Last Days Of Passenger Trains

Rambling Through The State

From the Executive Editor’s Desk

When I was a kid my dad once took me by passenger train to visit relatives near Marksville. The train, called the Southern Belle, was operated by Kansas City Southern railroad.

I have three main memories from the experience. One is that it was unusual for a dad to take a mere kid to something as swanky as a dining car where the walls had decorations, the waiters wore service jackets and the menu offerings were advanced beyond hot dogs. My dad probably thought I would always remember the experience, and, as I sit at the keyboard today, boy was he right.

Experience two was that somehow, I was convinced to order Redfish Couvillion. I had never heard of that word “Couvillion” (pronounced roughly coo—vee—on) and I probably never heard of redfish which I would come to realize was several steps above canned tuna or fish sticks.

But it was the third memory that would linger the most. As we waited to be served fellow diners began pointing to an automobile that was on the highway near Morgana paralleling the train track. The driver was keeping up with the train’s speed while incessantly blinking his lights. “Who is that guy?” fellow travelers wondered. “He must be crazy!” Not even the Couvillion could compete with this spectacle.

None of us realized that a greater spectacle was the Southern Belle itself. These were the last days of commercial passenger service.

Kansas City Southern was, and still is, very important to Louisiana commerce as a freight hauler. The Missouri-bound passenger train connected New Orleans and Shreveport.

In better days there were other passenger lines slicing through the state and terminating in New Orleans. The most famous ones were Illinois Central’s Chicago-bound City of New Orleans and its Panama Limited; Southern Railway’s Crescent rambled through D.C. on the way to New York; There were also Southern Pacific’s Sunset Limited and Louisville and Nashville’s (L & N’s) Hummingbird.

Interstates, trucking and air service would contribute to the demise of commercial passenger service. Where passenger trains survive now, they have been taken over by Amtrak since 1971. Of those that touch Louisiana only the City of New Orleans, the Crescent and the Sunset Limited still exist. Today, there is no passenger rail service through the center of the state. New Orleans to Shreveport? Fill your gas tank and take either Louisiana Highway One or I-10 to 1-49. Along the way you will see the routes where the Southern Belle once rumbled.

If your route takes you through Morgana you would be taking the path where the driver was blinking his lights at the train. The next day after our arrival my father was taking to one of his brothers, Henry, who asked if we noticed him blinking his lights. It was no crazy guy after all, it was my uncle.

Couvillion was a method of preparing fish as a stew.
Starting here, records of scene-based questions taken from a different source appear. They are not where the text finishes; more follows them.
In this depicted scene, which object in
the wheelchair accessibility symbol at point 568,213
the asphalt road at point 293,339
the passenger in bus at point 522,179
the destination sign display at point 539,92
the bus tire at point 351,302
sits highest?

Redfish provided a popular way to serve the dish until a few years later when Cajun Chef Paul Prudhomme (who was from Opelousas not far from the Southern Belle’s route) created a charred spicy preparation known as Blackened Redfish. The fish would seldom be experienced stewed again.

I guess we should have known from my uncle’s automobile lights keeping pace with the train, the future was approaching fast.